Text zur Analyse:
# Spam wird nicht gefiltert - auch kein x-spam im Header



## ispcuser (3. Apr. 2018)

Ich sitze nun seit mehreren Tagen an dem gleichem Problem. Ich nutze ISPConfig 3.1, habe ein Update laufen lassen, das System in Punkto Dienste ist also original.
Im ISPConfig habe ich folgende Einstellung:

SPAM Markierungslevel : -100           
SPAM Markierungslevel 2 : 3.0           
SPAM Markierungslevel Kill: 10.0
SPAM Markierungslevel DSN Cutoff: 5
SPAM Markierungslevel Quarantine Cutoff: 5
SPAM ändert Betreff:Ja
SPAM ändert Betreff: ***SPAMVERDACHT***

Der Virenscanner funktioniert einwandfrei, greylisting auch. Was nicht funktioniert, ist der Spamschutz. Zum einem gibt es bei eindeutigen Spammails keinen X-SPAM im Header, zum Anderem kommt jeder Scheiss an Spam durch.

Aufgabe:
Welche Version von ISPConfig wird laut dem Text zur Analyse genutzt?

Datenabschnitt:
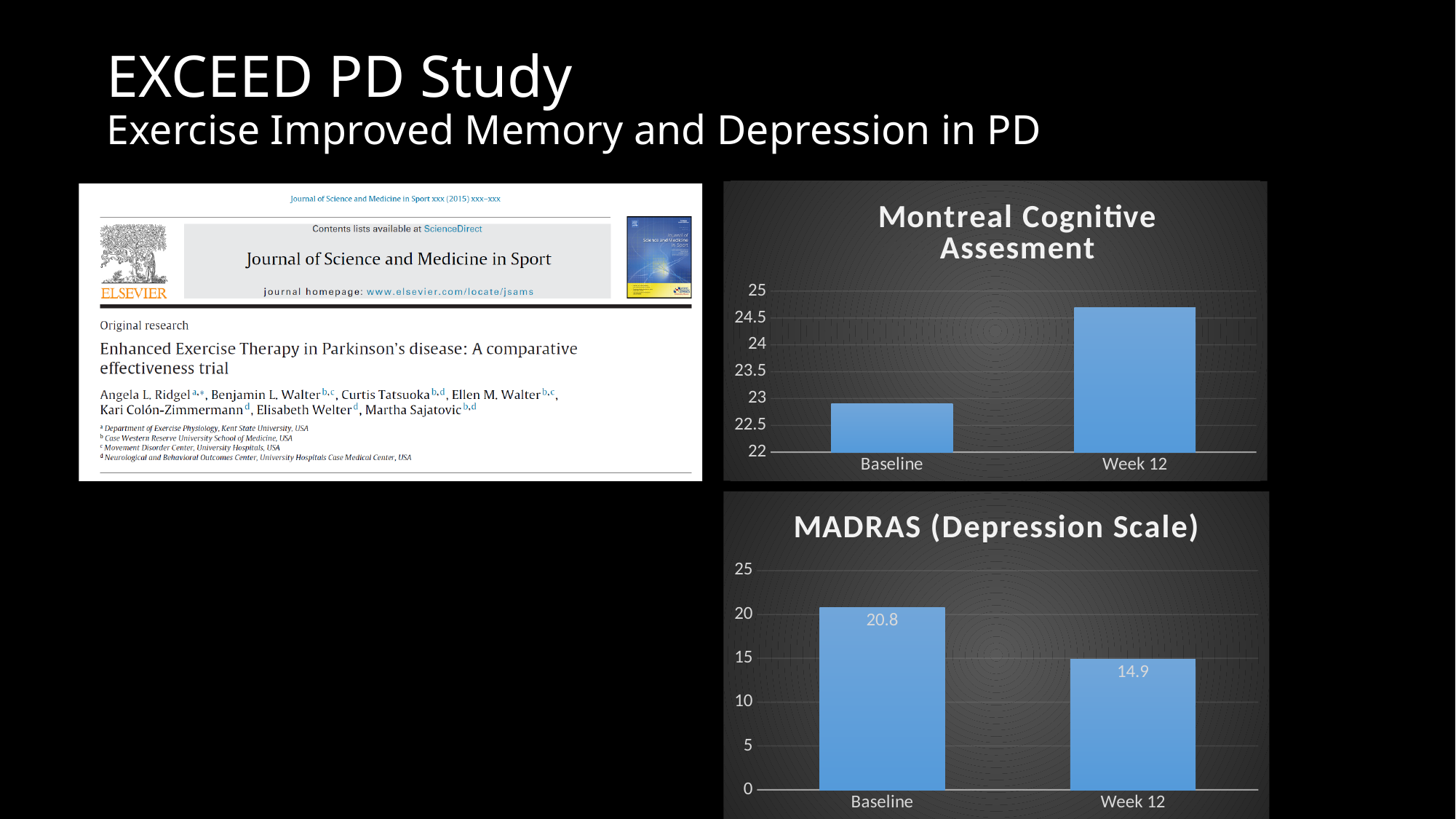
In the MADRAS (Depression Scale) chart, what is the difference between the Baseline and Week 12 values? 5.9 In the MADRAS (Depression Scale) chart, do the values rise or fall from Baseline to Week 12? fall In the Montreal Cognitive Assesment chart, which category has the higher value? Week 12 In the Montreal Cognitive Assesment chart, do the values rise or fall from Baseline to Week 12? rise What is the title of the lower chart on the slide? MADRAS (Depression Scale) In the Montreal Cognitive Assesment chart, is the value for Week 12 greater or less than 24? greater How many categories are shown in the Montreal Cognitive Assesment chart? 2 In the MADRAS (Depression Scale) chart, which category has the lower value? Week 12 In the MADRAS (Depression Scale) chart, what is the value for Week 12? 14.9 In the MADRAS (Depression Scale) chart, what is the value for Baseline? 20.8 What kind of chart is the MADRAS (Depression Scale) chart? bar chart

Musterlösung:
ISPConfig 3.1